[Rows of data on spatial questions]
+++++
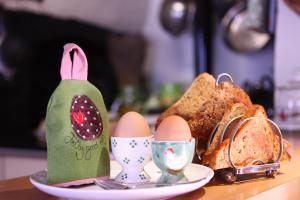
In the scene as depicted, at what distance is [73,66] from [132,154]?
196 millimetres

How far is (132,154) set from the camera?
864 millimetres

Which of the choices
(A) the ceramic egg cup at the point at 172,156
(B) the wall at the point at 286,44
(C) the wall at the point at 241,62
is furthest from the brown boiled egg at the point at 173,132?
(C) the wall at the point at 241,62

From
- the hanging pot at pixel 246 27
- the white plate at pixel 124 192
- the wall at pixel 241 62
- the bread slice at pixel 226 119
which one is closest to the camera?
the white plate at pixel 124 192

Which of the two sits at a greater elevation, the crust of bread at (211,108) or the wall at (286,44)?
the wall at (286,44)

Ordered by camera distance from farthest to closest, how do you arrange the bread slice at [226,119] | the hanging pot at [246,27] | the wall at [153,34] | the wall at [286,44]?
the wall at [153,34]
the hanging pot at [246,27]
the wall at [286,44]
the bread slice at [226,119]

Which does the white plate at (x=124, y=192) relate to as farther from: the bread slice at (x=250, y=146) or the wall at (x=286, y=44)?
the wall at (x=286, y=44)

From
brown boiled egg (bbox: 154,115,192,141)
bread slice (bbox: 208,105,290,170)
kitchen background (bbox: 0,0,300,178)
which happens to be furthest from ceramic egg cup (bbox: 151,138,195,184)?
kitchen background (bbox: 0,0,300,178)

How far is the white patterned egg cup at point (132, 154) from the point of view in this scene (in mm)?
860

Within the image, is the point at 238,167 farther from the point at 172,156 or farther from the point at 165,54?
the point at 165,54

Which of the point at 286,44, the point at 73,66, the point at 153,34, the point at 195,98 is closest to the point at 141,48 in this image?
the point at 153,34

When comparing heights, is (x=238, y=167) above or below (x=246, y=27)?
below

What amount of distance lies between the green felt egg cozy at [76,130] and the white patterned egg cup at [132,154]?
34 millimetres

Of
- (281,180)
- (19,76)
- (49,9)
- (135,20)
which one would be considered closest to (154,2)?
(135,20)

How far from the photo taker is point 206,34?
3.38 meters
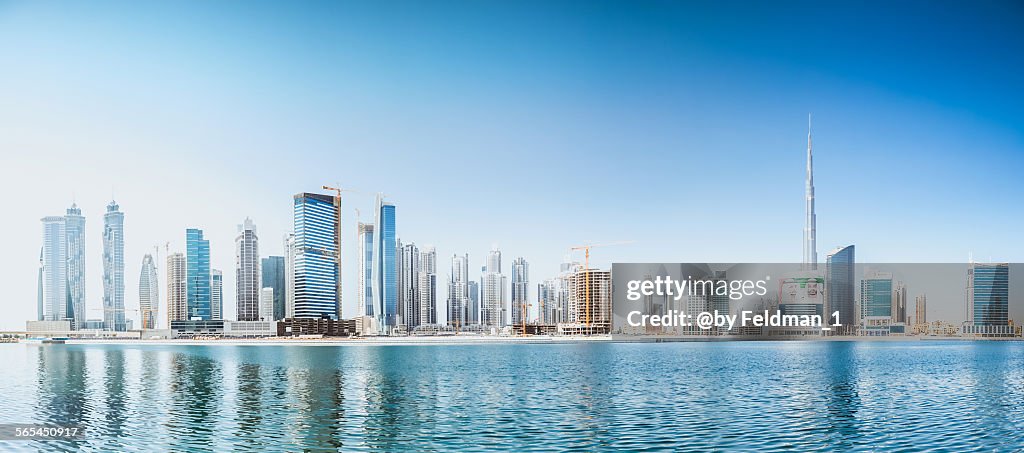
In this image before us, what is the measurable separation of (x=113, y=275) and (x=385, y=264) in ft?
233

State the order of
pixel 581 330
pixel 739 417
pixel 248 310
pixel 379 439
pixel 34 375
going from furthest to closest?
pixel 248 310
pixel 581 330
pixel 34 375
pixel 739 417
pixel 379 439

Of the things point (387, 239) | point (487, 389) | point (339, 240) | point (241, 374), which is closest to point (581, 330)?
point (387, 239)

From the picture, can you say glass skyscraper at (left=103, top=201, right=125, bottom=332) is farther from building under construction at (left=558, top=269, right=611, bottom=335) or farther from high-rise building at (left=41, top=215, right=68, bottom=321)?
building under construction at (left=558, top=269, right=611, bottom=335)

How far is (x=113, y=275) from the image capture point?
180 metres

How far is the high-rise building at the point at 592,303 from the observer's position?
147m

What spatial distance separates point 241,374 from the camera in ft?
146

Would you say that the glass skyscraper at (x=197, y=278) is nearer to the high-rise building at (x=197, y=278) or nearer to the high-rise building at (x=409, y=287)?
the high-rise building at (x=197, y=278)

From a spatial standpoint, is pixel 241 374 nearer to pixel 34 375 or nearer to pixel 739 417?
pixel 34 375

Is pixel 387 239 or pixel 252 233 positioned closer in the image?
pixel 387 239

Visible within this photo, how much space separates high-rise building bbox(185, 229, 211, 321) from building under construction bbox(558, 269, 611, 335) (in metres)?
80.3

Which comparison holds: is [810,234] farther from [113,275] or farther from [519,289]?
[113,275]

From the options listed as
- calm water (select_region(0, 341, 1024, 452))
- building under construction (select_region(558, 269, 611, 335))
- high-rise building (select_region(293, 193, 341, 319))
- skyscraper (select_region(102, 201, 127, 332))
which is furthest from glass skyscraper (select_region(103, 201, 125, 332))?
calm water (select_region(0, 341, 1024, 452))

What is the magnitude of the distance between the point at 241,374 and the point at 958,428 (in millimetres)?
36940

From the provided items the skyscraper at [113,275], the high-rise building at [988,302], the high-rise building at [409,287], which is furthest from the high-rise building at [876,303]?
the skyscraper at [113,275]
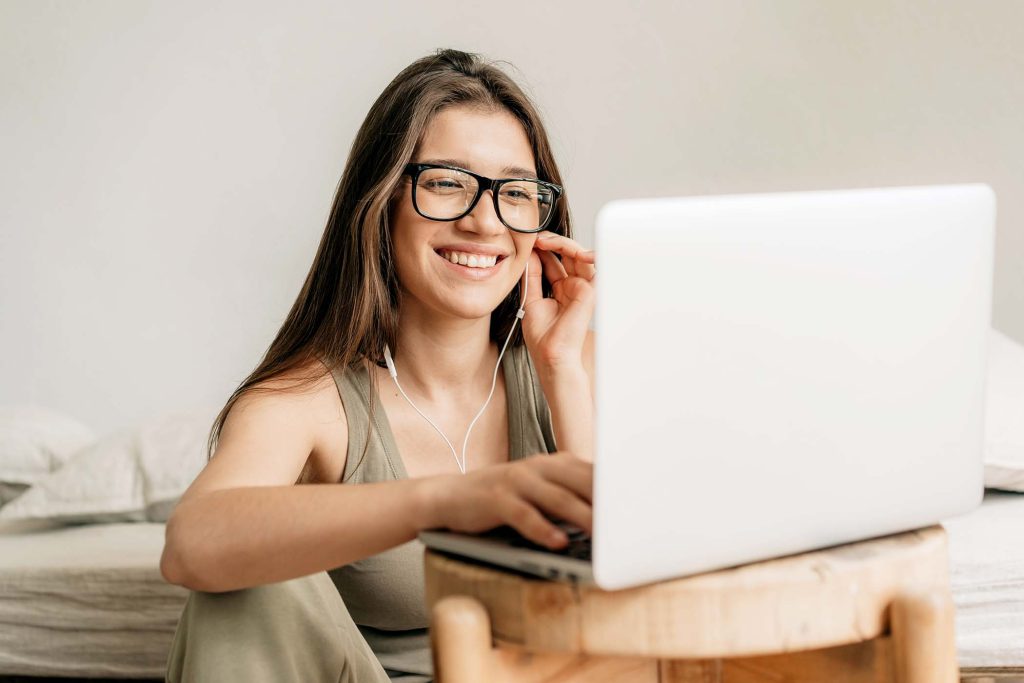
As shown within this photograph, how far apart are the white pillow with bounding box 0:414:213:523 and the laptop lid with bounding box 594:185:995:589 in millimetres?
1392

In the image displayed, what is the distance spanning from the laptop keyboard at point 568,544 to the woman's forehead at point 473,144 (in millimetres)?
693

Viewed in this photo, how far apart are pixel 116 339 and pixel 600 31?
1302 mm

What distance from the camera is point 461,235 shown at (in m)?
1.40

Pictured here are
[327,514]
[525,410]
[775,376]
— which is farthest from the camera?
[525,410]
+++++
• [Direction]:
Reproduce all of the material above word for word, leaving the pictures out of your answer.

• [Reply]:
In the scene as depicted, at what distance is [73,66] from [132,154]?
196 millimetres

How far is (132,154) set from the camera?
864 millimetres

Which of the choices
(A) the ceramic egg cup at the point at 172,156
(B) the wall at the point at 286,44
(C) the wall at the point at 241,62
is furthest from the brown boiled egg at the point at 173,132?
(C) the wall at the point at 241,62

From
- the hanging pot at pixel 246 27
- the white plate at pixel 124 192
- the wall at pixel 241 62
- the bread slice at pixel 226 119
which one is closest to the camera?
the white plate at pixel 124 192

Which of the two sits at a greater elevation, the crust of bread at (211,108) or the wall at (286,44)?
the wall at (286,44)

Ordered by camera distance from farthest to closest, how do you arrange the bread slice at [226,119] | the hanging pot at [246,27] | the wall at [153,34] | the wall at [286,44]?
the wall at [153,34]
the hanging pot at [246,27]
the wall at [286,44]
the bread slice at [226,119]

Which does the white plate at (x=124, y=192) relate to as farther from: the bread slice at (x=250, y=146) or the wall at (x=286, y=44)?
the wall at (x=286, y=44)

From
brown boiled egg (bbox: 154,115,192,141)
bread slice (bbox: 208,105,290,170)
kitchen background (bbox: 0,0,300,178)
which happens to be furthest from ceramic egg cup (bbox: 151,138,195,184)?
kitchen background (bbox: 0,0,300,178)

How far is the white patterned egg cup at point (132, 154) from the point of view in this scene (in mm)?
860

Within the image, is the point at 238,167 farther from the point at 172,156 or farther from the point at 165,54?
the point at 165,54

Which of the point at 286,44, the point at 73,66, the point at 153,34, the point at 195,98 is closest to the point at 141,48 in this image?
the point at 153,34

When comparing heights, is (x=238, y=167) above or below (x=246, y=27)?
below

What amount of distance lies between the green felt egg cozy at [76,130] and the white patterned egg cup at [132,154]?
34 millimetres

Of
- (281,180)
- (19,76)
- (49,9)
- (135,20)
which one would be considered closest to (154,2)?
(135,20)

How far from the photo taker is point 206,34?
3.38 meters
In this image before us, what is the measurable separation of (x=113, y=275) and (x=385, y=264) in ft?
233

State the order of
pixel 581 330
pixel 739 417
pixel 248 310
pixel 379 439
pixel 34 375
going from furthest to closest?
pixel 248 310
pixel 581 330
pixel 34 375
pixel 739 417
pixel 379 439

Of the things point (387, 239) | point (487, 389) | point (339, 240) | point (241, 374), which is closest to point (581, 330)?
point (387, 239)

From the picture, can you say glass skyscraper at (left=103, top=201, right=125, bottom=332) is farther from building under construction at (left=558, top=269, right=611, bottom=335) or farther from high-rise building at (left=41, top=215, right=68, bottom=321)?
building under construction at (left=558, top=269, right=611, bottom=335)

How far is (x=113, y=275) from the image capture point?
180 metres

How far is the high-rise building at the point at 592,303 from the observer's position?
147m

What spatial distance separates point 241,374 from the camera in ft?
146

Would you say that the glass skyscraper at (x=197, y=278) is nearer to the high-rise building at (x=197, y=278) or nearer to the high-rise building at (x=409, y=287)?
the high-rise building at (x=197, y=278)

From a spatial standpoint, is pixel 241 374 nearer to pixel 34 375 or nearer to pixel 739 417?
pixel 34 375

Is pixel 387 239 or pixel 252 233 positioned closer in the image?
pixel 387 239

Visible within this photo, how much space separates high-rise building bbox(185, 229, 211, 321) from building under construction bbox(558, 269, 611, 335) (in metres)?
80.3

Which comparison holds: is [810,234] farther from [113,275] or farther from [519,289]?
[113,275]

From the options listed as
- calm water (select_region(0, 341, 1024, 452))
- building under construction (select_region(558, 269, 611, 335))
- high-rise building (select_region(293, 193, 341, 319))
- skyscraper (select_region(102, 201, 127, 332))
which is furthest from glass skyscraper (select_region(103, 201, 125, 332))?
calm water (select_region(0, 341, 1024, 452))

What is the magnitude of the distance between the point at 241,374 and the point at 958,428 (in millimetres)?
36940

From the provided items the skyscraper at [113,275], the high-rise building at [988,302], the high-rise building at [409,287], which is furthest from the high-rise building at [876,303]?
the skyscraper at [113,275]
As shown within this photograph, how far apart are the white pillow with bounding box 0:414:213:523 and the laptop lid with bounding box 594:185:995:589 in millimetres?
1392

In the image displayed, what is the distance spanning from the laptop keyboard at point 568,544 to the woman's forehead at point 473,144 (in millimetres)?
693

Viewed in this photo, how far apart are pixel 116 339 and pixel 600 31?
1302 mm

What distance from the camera is point 461,235 shown at (in m)?
1.40

Pictured here are
[327,514]
[525,410]
[775,376]
— which is farthest from the camera?
[525,410]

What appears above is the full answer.